This month’s challenge covered using the pre-sets on your camera compared to full auto mode.   The main point of this exercise was to start to try and understand the ‘Triangle Of Light’, which is used to describe the balance needed by the 3 main settings that you would alter to change how light or dark your picture is.  We will be looking at each point individually in more detail in the next few months, but basically the three points of the triangle are:

Aperture:

  1. This works like the pupil in your eye, opening up as wide as it can to let light in in dark places, and narrowing down in bright lights.
  2. The maximum amount that it can open is limited by the lens, and the numbers that you see on lens descriptions are related to this.  For example, my Canon 17 – 55 mm f2.8 lens has a maximum (wide) aperture of 2.8 whether I’m at 17mm or 55mm on the zoom, but my Tamron 70 – 300mm f4 – 5.6 has a maximum (wide) aperture of 4 at the 70mm end, and 5.6 at the 300mm end.  On fixed lens cameras there will also be a range for either end of the zoom, but it may not be so obviously marked – your manual should be able to help.
  3. Due to the way the ‘focal plane’ works, the wider your aperture, the shallower your ‘depth of field’ is – we’ll cover more of this next month, but it relates to how much of your picture is in focus.

Shutter Speed:

  1. This is the speed at which the shutter opens and closes to expose the ‘film’ (in digital terms the screen at the back) to the light coming in from the subject being photographed.
  2. In bright situations this will be measured in small fractions of a second, while in dark situations it can be multiple seconds, which means that in darker situations you may find it hard to hold the camera steadily enough to get a sharp, in focus photo.
  3. The shutter is the ‘clunk click’ sound you hear when you press the button to take the photo, have a listen to see if you can hear the differences in different light situations (you’ll be pleased to know that I’ve heard of cameras simulating the noise too if they don’t work like a DSLR…)

ISO:

  1. In the old days this was the number you used to get marked on the side of films – 100, 200, 400, 800 and 1600.  In some digital cameras you can actually go even higher than this, but is probably not essential unless you like taking photos in dark caves!
  2. Basically the higher the number, the more it can cope with the dark, so for example you would use ISO 100 on a nice, sunny day, and ISO 1600 in a pub (not that I would ever take photos in a pub…)

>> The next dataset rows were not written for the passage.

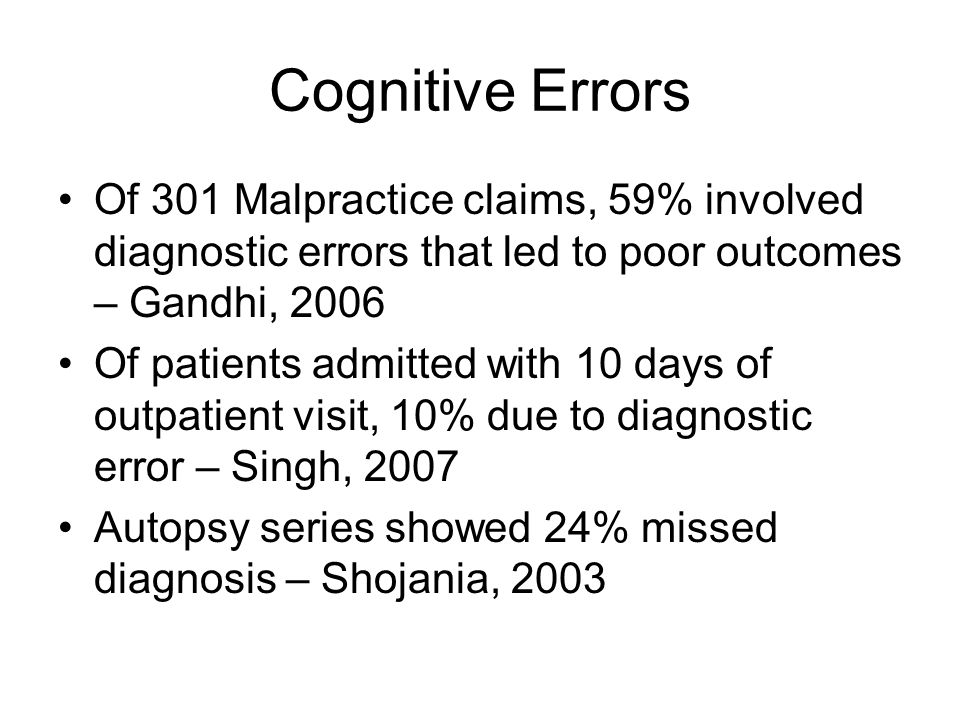 Cognitive Errors

• Of 301 Malpractice claims, 59% involved diagnostic errors that led to poor outcomes – Gandhi, 2006
• Of patients admitted with 10 days of outpatient visit, 10% due to diagnostic error – Singh, 2007
• Autopsy series showed 24% missed diagnosis – Shojania, 2003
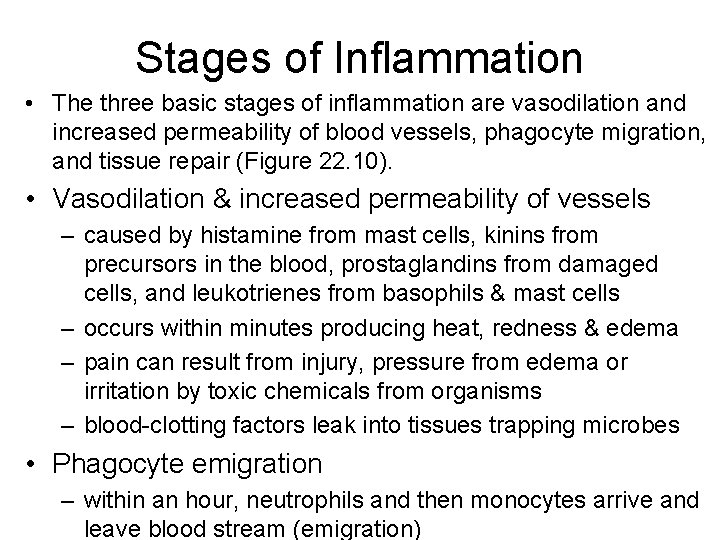 Stages of Inflammation

• The three basic stages of inflammation are vasodilation and increased permeability of blood vessels, phagocyte migration, and tissue repair (Figure 22.10).

• Vasodilation & increased permeability of vessels
– caused by histamine from mast cells, kinins from precursors in the blood, prostaglandins from damaged cells, and leukotrienes from basophils & mast cells
– occurs within minutes producing heat, redness & edema
– pain can result from injury, pressure from edema or irritation by toxic chemicals from organisms
– blood-clotting factors leak into tissues trapping microbes

• Phagocyte emigration
– within an hour, neutrophils and then monocytes arrive and leave blood stream (emigration)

We’ll start off by looking at what auto mode actually aims to achieve.

Full Auto Mode

  1. Everything in focus – Fully automatic modes usually use a matrix type system where a number of points are used for focussing.  This may mean that it misses the thing you actually wanted to focus on when you have many objects in the frame.
  2. Everything as well lit as possible – Outside in daylight it will utilise the ambient light, but in darker situations it will probably invoke the built in flash.
  3. It’s about as idiot proof as you can get, but may not render things in a way that you find particularly aesthetically pleasing.

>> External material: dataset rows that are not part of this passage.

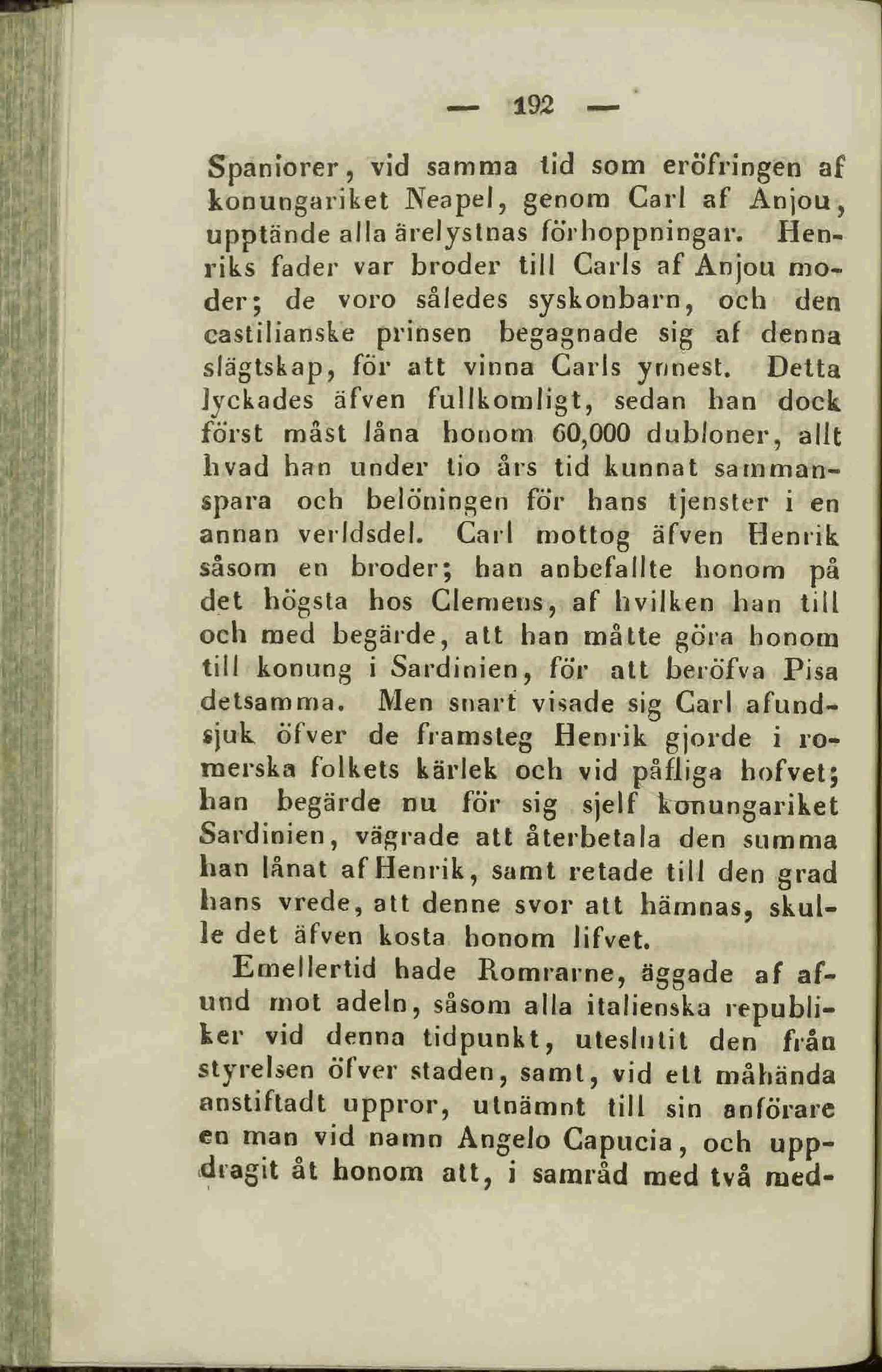 — 192 —

Spaniorer, vid samma tid som eröfringen af konungariket Neapel, genom Carl af Anjou, upptände alla ärelystnas förhoppningar. Henriks fader var broder till Carls af Anjou moder; de voro således syskonbarn, och den castilianske prinsen begagnade sig af denna slägtskap, för att vinna Carls ynnest. Detta lyckades äfven fullkomligt, sedan han dock först måst låna honom 60,000 dubloner, allt hvad han under tio års tid kunnat sammanspara och belöningen för hans tjenster i en annan verldsdel. Carl mottog äfven Henrik såsom en broder; han anbefallte honom på det högsta hos Clemens, af hvilken han till och med begärde, att han måtte göra honom till konung i Sardinien, för att beröfva Pisa detsamma. Men snart visade sig Carl afundsjuk öfver de framsteg Henrik gjorde i romerska folkets kärlek och vid påfliga hofvet; han begärde nu för sig sjelf konungariket Sardinien, vägrade att återbetala den summa han lånat af Henrik, samt retade till den grad hans vrede, att denne svor att hämnas, skulle det äfven kosta honom lifvet.

Emellertid hade Romrarne, äggade af afund mot adeln, såsom alla italienska republiker vid denna tidpunkt, uteslutit den från styrelsen öfver staden, samt, vid ett måhända anstiftadt uppror, utnämnt till sin anförare en man vid namn Angelo Capucia, och uppdragit åt honom att, i samråd med två med-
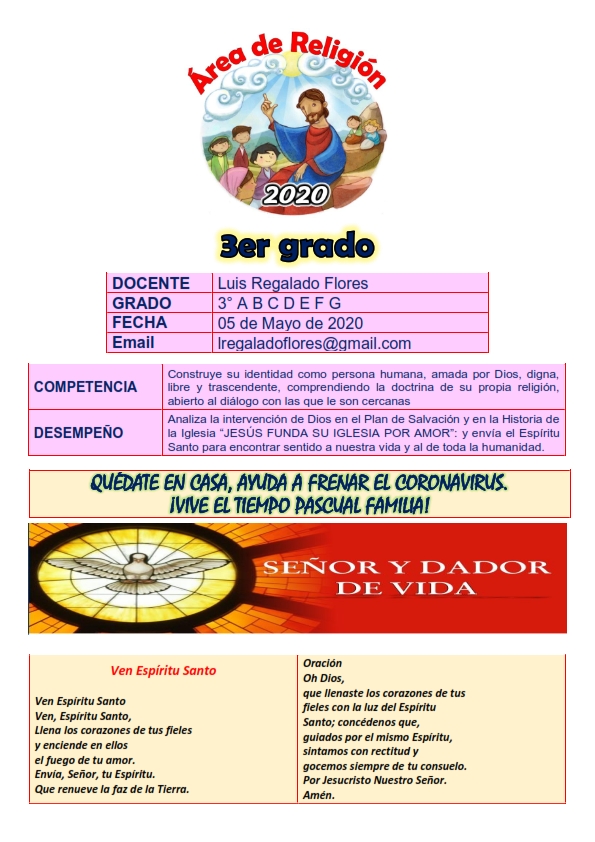 Área de Religión

2020

3er grado

| DOCENTE | Luis Regalado Flores |
|---|---|
| GRADO | 3° A B C D E F G |
| FECHA | 05 de Mayo de 2020 |
| Email | lregaladoflores@gmail.com |

| COMPETENCIA | Construye su identidad como persona humana, amada por Dios, digna, libre y trascendente, comprendiendo la doctrina de su propia religión, abierto al diálogo con las que le son cercanas |
|---|---|
| DESEMPEÑO | Analiza la intervención de Dios en el Plan de Salvación y en la Historia de la Iglesia "JESÚS FUNDA SU IGLESIA POR AMOR": y envía el Espíritu Santo para encontrar sentido a nuestra vida y al de toda la humanidad. |

QUÉDATE EN CASA, AYUDA A FRENAR EL CORONAVIRUS. ¡VIVE EL TIEMPO PASCUAL FAMILIA!

SEÑOR Y DADOR DE VIDA

Ven Espíritu Santo

Ven Espíritu Santo
Ven, Espíritu Santo,
Llena los corazones de tus fieles
y enciende en ellos
el fuego de tu amor.
Envía, Señor, tu Espíritu.
Que renueve la faz de la Tierra.

Oración
Oh Dios,
que llenaste los corazones de tus fieles con la luz del Espíritu Santo; concédenos que, guiados por el mismo Espíritu, sintamos con rectitud y gocemos siempre de tu consuelo.
Por Jesucristo Nuestro Señor.
Amén.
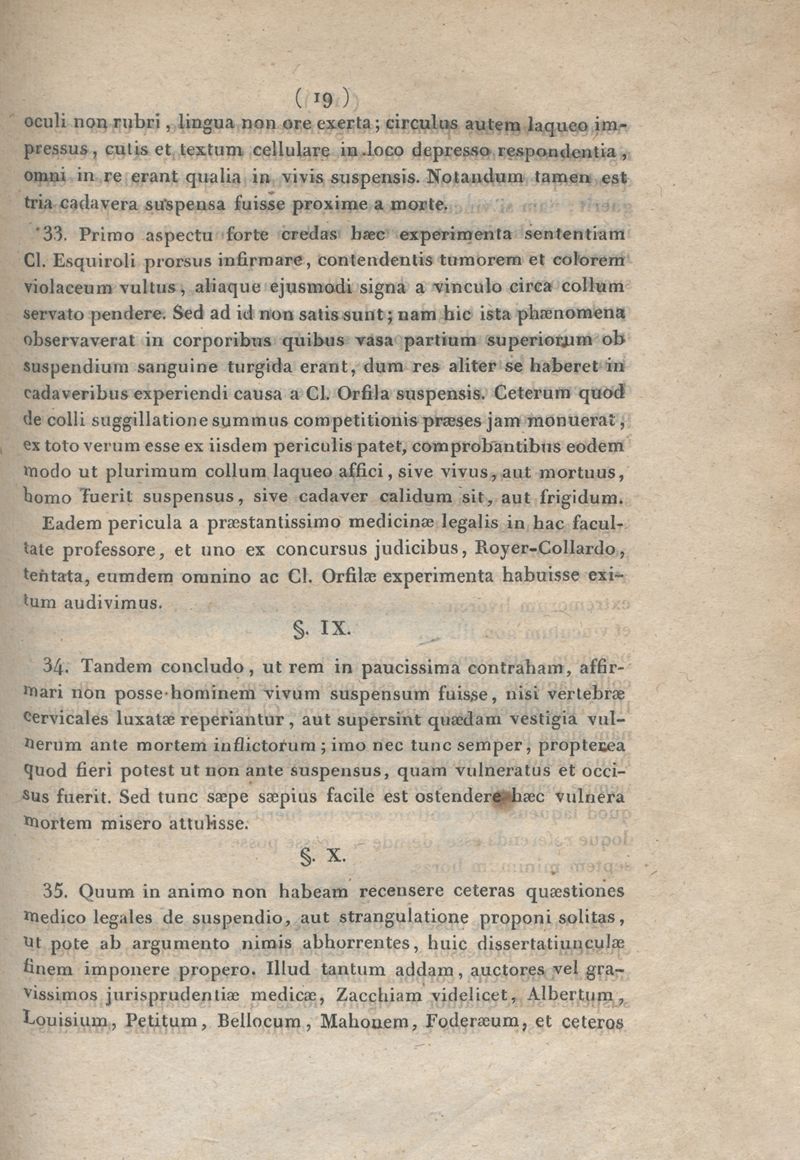 ( 19 )

oculi non rubri, lingua non ore exerta; circulus autem laqueo impressus, cutis et textum cellulare in loco depresso respondentia, omni in re erant qualia in vivis suspensis. Notandum tamen est tria cadavera suspensa fuisse proxime a morte.

33. Primo aspectu forte credas hæc experimenta sententiam Cl. Esquiroli prorsus infirmare, contendentis tumorem et colorem violaceum vultus, aliaque ejusmodi signa a vinculo circa collum servato pendere. Sed ad id non satis sunt; nam hic ista phænomena observaverat in corporibus quibus vasa partium superiorum ob suspendium sanguine turgida erant, dum res aliter se haberet in cadaveribus experiendi causa a Cl. Orfila suspensis. Ceterum quod de colli suggillatione summus competitionis præses jam monuerat, ex toto verum esse ex iisdem periculis patet, comprobantibus eodem modo ut plurimum collum laqueo affici, sive vivus, aut mortuus, homo fuerit suspensus, sive cadaver calidum sit, aut frigidum.

Eadem pericula a præstantissimo medicinæ legalis in hac facultate professore, et uno ex concursus judicibus, Royer-Collardo, tentata, eumdem omnino ac Cl. Orfilæ experimenta habuisse exitum audivimus.

§. IX.

34. Tandem concludo, ut rem in paucissima contraham, affirmari non posse hominem vivum suspensum fuisse, nisi vertebræ cervicales luxatæ reperiantur, aut supersint quædam vestigia vulnerum ante mortem inflictorum; imo nec tunc semper, propterea quod fieri potest ut non ante suspensus, quam vulneratus et occisus fuerit. Sed tunc sæpe sæpius facile est ostendere hæc vulnera mortem misero attulisse.

§. X.

35. Quum in animo non habeam recensere ceteras quæstiones medico legales de suspendio, aut strangulatione proponi solitas, ut pote ab argumento nimis abhorrentes, huic dissertatiunculæ finem imponere propero. Illud tantum addam, auctores vel gravissimos jurisprudentiæ medicæ, Zacchiam videlicet, Albertum, Louisium, Petitum, Bellocum, Mahonem, Foderæum, et ceteros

Where the pre-set modes come in is to utilise the Aperture and Shutter Speed in a way that is particularly suited to a subject.

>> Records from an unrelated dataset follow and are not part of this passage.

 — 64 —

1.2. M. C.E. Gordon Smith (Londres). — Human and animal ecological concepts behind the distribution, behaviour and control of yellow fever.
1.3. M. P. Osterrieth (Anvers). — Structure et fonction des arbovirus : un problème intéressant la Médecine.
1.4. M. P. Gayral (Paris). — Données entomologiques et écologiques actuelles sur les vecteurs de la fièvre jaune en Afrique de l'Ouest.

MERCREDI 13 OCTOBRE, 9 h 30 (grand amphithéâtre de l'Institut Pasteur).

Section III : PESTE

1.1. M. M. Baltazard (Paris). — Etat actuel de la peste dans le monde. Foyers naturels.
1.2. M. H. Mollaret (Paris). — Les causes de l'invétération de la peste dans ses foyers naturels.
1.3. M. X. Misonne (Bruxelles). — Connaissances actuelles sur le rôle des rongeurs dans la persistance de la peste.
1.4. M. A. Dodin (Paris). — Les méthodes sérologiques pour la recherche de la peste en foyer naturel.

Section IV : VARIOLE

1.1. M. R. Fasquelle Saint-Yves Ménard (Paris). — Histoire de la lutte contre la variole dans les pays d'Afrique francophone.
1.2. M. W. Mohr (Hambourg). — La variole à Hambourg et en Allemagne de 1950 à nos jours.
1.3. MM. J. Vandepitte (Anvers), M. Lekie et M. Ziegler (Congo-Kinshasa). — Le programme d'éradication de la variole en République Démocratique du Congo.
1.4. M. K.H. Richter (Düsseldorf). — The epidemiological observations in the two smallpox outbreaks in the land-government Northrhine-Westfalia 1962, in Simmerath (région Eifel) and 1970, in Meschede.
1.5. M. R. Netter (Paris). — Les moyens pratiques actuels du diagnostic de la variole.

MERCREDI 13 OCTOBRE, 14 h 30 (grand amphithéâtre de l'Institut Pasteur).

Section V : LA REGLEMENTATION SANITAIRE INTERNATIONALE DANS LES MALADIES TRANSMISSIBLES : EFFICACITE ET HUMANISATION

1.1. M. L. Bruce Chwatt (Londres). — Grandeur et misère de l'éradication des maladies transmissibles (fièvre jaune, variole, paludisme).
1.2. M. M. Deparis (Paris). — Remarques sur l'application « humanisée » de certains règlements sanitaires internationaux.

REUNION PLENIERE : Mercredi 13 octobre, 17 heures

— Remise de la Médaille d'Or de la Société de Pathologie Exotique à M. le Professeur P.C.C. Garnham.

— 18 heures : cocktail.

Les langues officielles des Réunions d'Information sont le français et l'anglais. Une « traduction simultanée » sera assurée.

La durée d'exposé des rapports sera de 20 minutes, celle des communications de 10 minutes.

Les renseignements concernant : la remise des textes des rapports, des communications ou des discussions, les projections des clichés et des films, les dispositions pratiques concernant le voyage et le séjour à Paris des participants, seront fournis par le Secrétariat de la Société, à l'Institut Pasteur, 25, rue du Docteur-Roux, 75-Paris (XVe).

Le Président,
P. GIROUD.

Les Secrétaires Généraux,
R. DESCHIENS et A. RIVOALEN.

Now my current camera doesn’t have pre-sets, and I couldn’t dig my 20D out from its current hiding place so I went back in time to when I first got the 20D to see what I did then,  I warn you now, the results were not pretty ;o)  Unfortunately I don’t have a comparison with auto for each one, but I can show you what the camera chose to set.

Landscape mode:

Navy Pier, Chicago about 4 days after I’d got the camera!

 

  1. Focus – This mode aims to have as narrow an aperture as possible to allow for as much of the photo to be in focus as possible.
  2. Shutter speed – This mode will prioritise aperture over shutter speed, but it still won’t allow the shutter speed to get below a level at which the manufacturer’s believe you can’t steadily hand hold the camera any more.
  3. Flash – This mode usually doesn’t use flash, since firing a flash at a large open space will light up only the things that are immediately in front of you.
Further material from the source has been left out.